This R package provides functions to facilitate the transformation of environmental DNA (eDNA) occurrence data into the Darwin Core Archive (DwC-A) format and publishing via the Global Biodiversity Information Facility (GBIF) Integrated Publishing Toolkit (IPT). It is aimed to be an end-to-end workflow primarily focused for holders of eDNA data looking for more automated solutions to publishing eDNA data to GBIF.
- The workflow can be run:
- Interactively via a terminal session with prompts.
- Programmatically by calling functions with parameters in your own R scripts.

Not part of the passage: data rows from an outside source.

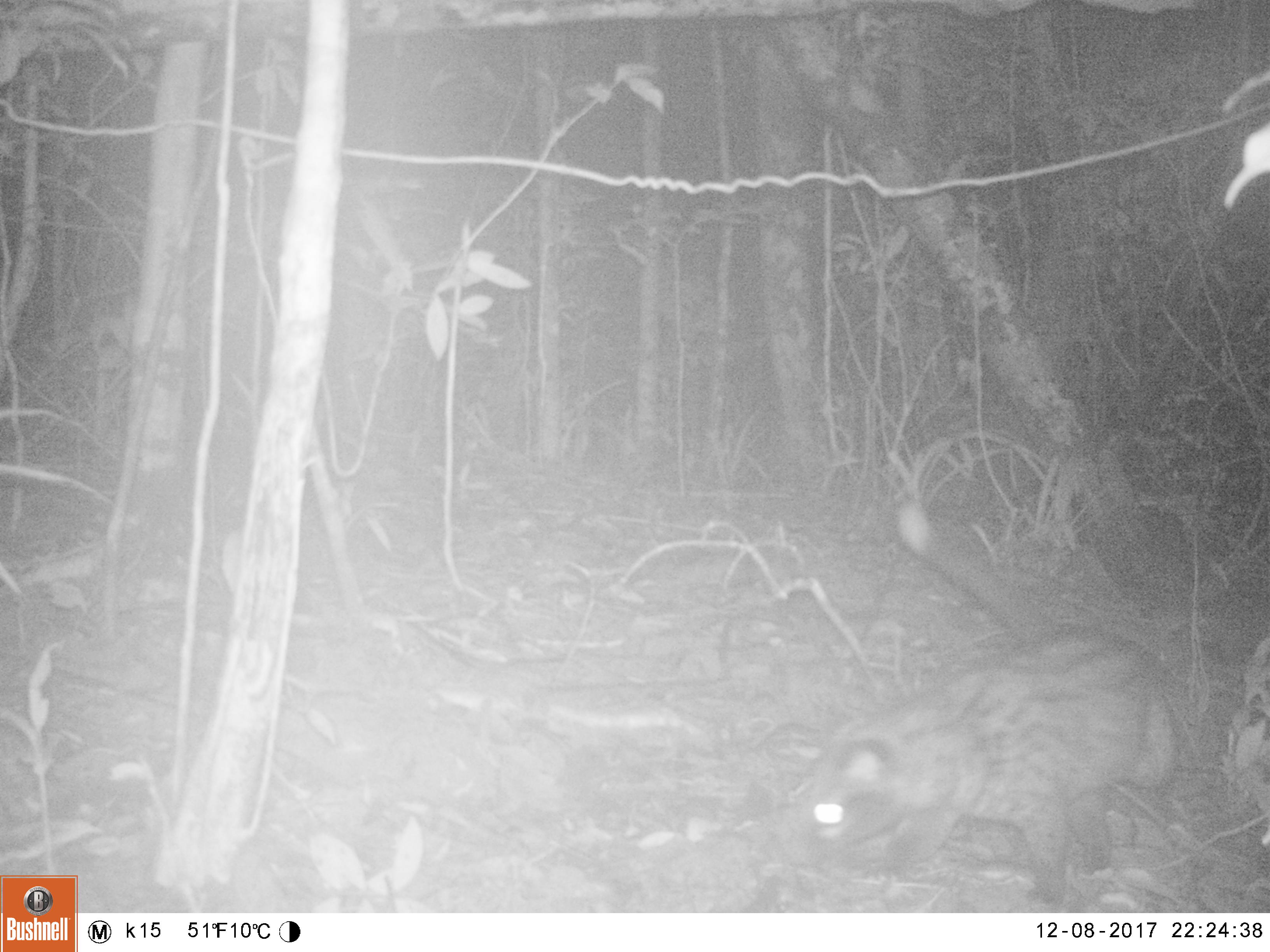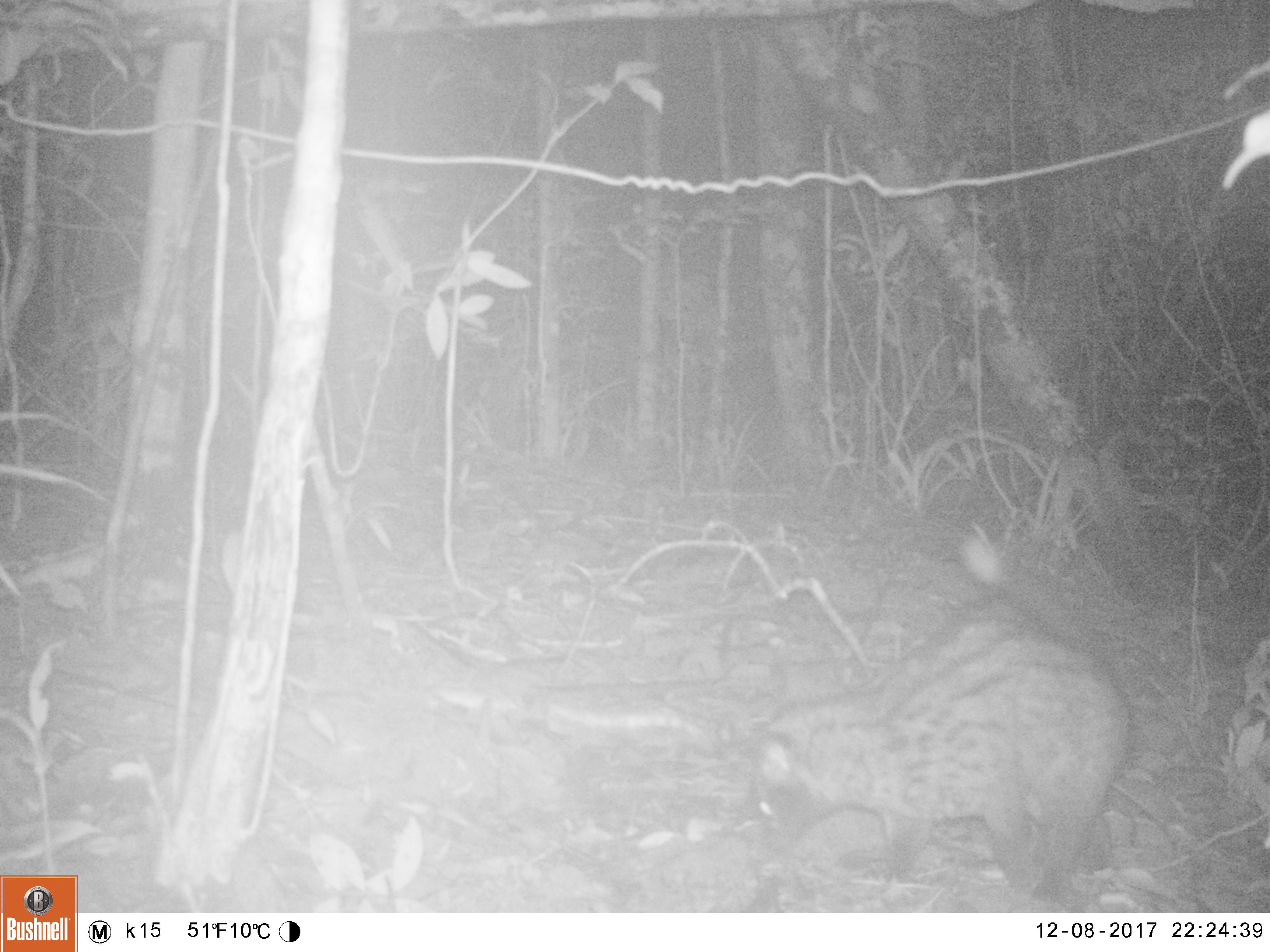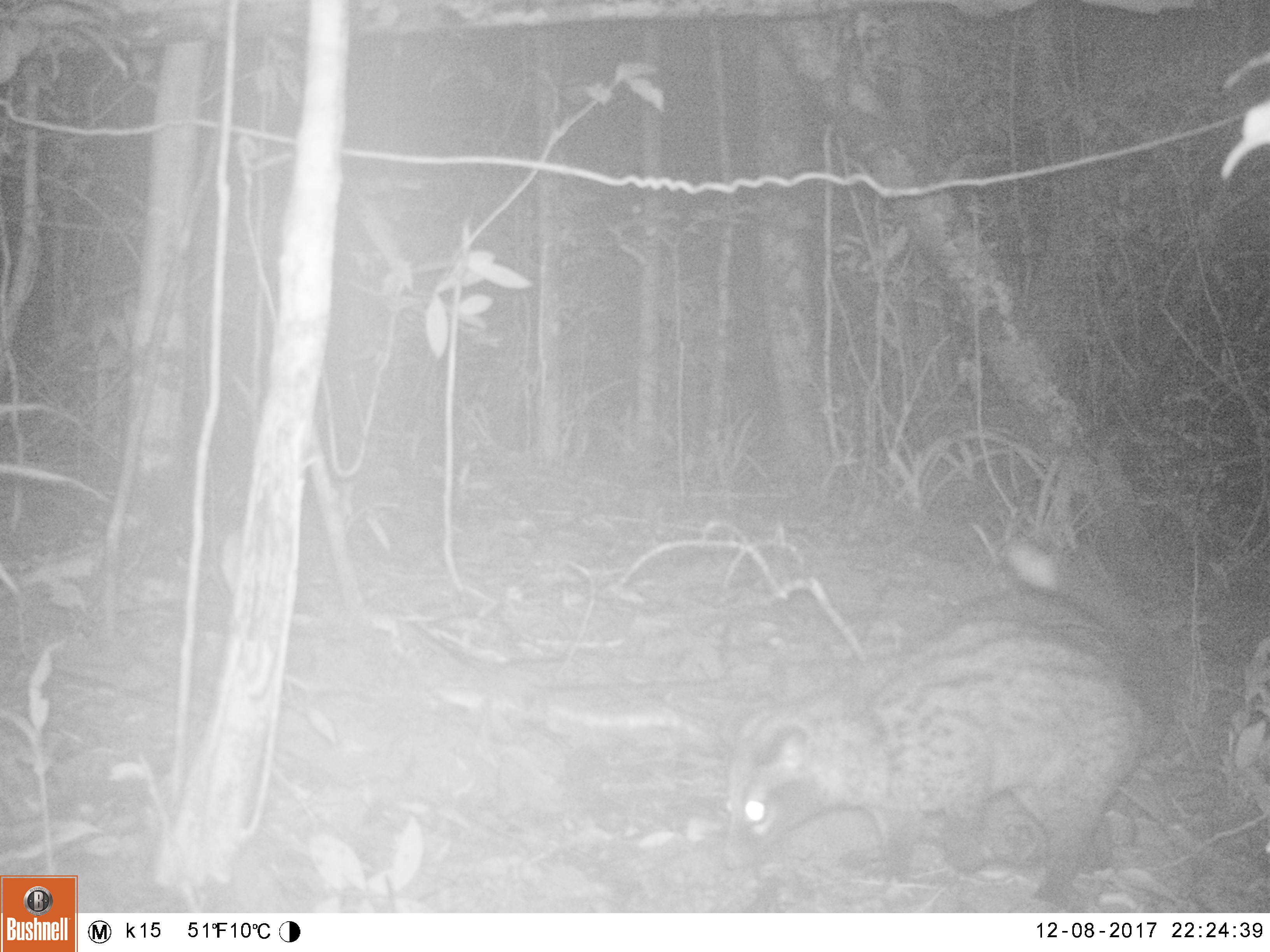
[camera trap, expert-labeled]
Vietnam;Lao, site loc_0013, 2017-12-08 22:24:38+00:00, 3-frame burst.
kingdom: Animalia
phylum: Chordata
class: Mammalia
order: Carnivora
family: Viverridae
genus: Paradoxurus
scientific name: Paradoxurus hermaphroditus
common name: common palm civet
Common palm civet (Paradoxurus hermaphroditus). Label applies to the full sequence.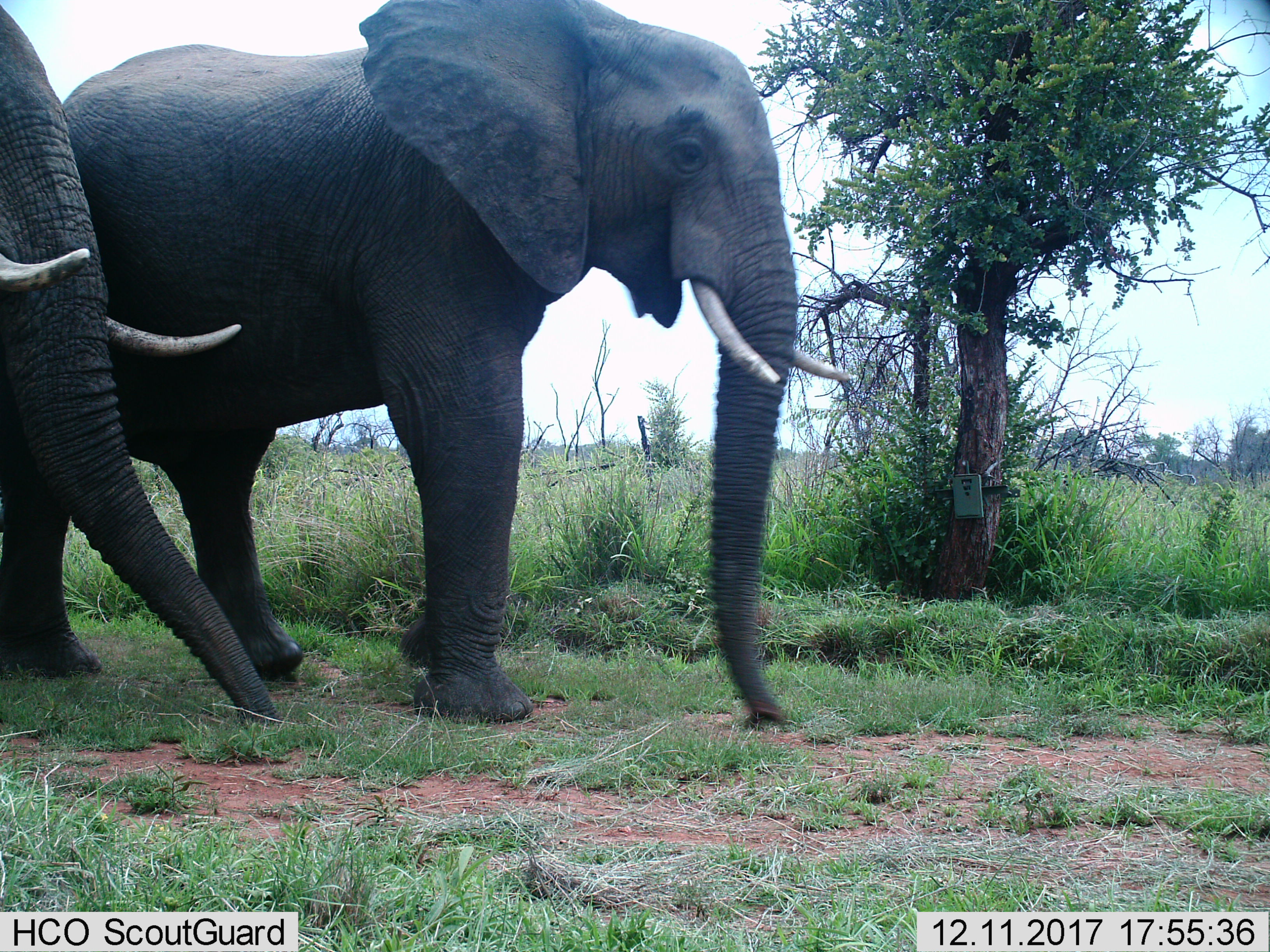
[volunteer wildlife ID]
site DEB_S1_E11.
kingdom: Animalia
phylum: Chordata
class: Mammalia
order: Proboscidea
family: Elephantidae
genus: Loxodonta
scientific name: Loxodonta africana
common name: african bush elephant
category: elephant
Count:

- Data can be exported and re-imported at various stages. Primary output is the DwC-A archive, but intermediate data frames can also be exported for advanced users.
- Import data directly from Wilderlab using their API (requires user authentication).
- Load data from CSV files in Wilderlab’s multi-file format.
- Load data from a single CSV files with user-specified column mappings.
- Rename columns to match Darwin Core terms using:
- Default mappings for Wilderlab data.
- User-supplied mappings.
- Check for required columns and validate data types.
- Standardise taxonomic names using GBIF’s backbone taxonomy.
- Suggest recommended GBIF fields if missing.
- Generate a summary table highlighting issues and data completeness.
Create a fully compliant DwC-A .zip file, including:
- Core occurrence file (CSV).
- Optional Extended Measurement or Facts file (CSV).
- Optional DNA extension file (CSV).
- Meta file (XML) describing file structure and term mappings.
- EML metadata file (XML) with dataset, sampling, and author details.
- Upload the DwC-A archive directly to a user-specified IPT instance using credentials and URL.
- Supports IPT configurations where datasets are either published immediately or require admin review.
You can install the development version of eDNABridge from GitHub with:
# install.packages("devtools") # if not already installed
devtools::install_github("gbif/eDNABridge")An example workflow using eDNABridge, with intermediate level of control over each step.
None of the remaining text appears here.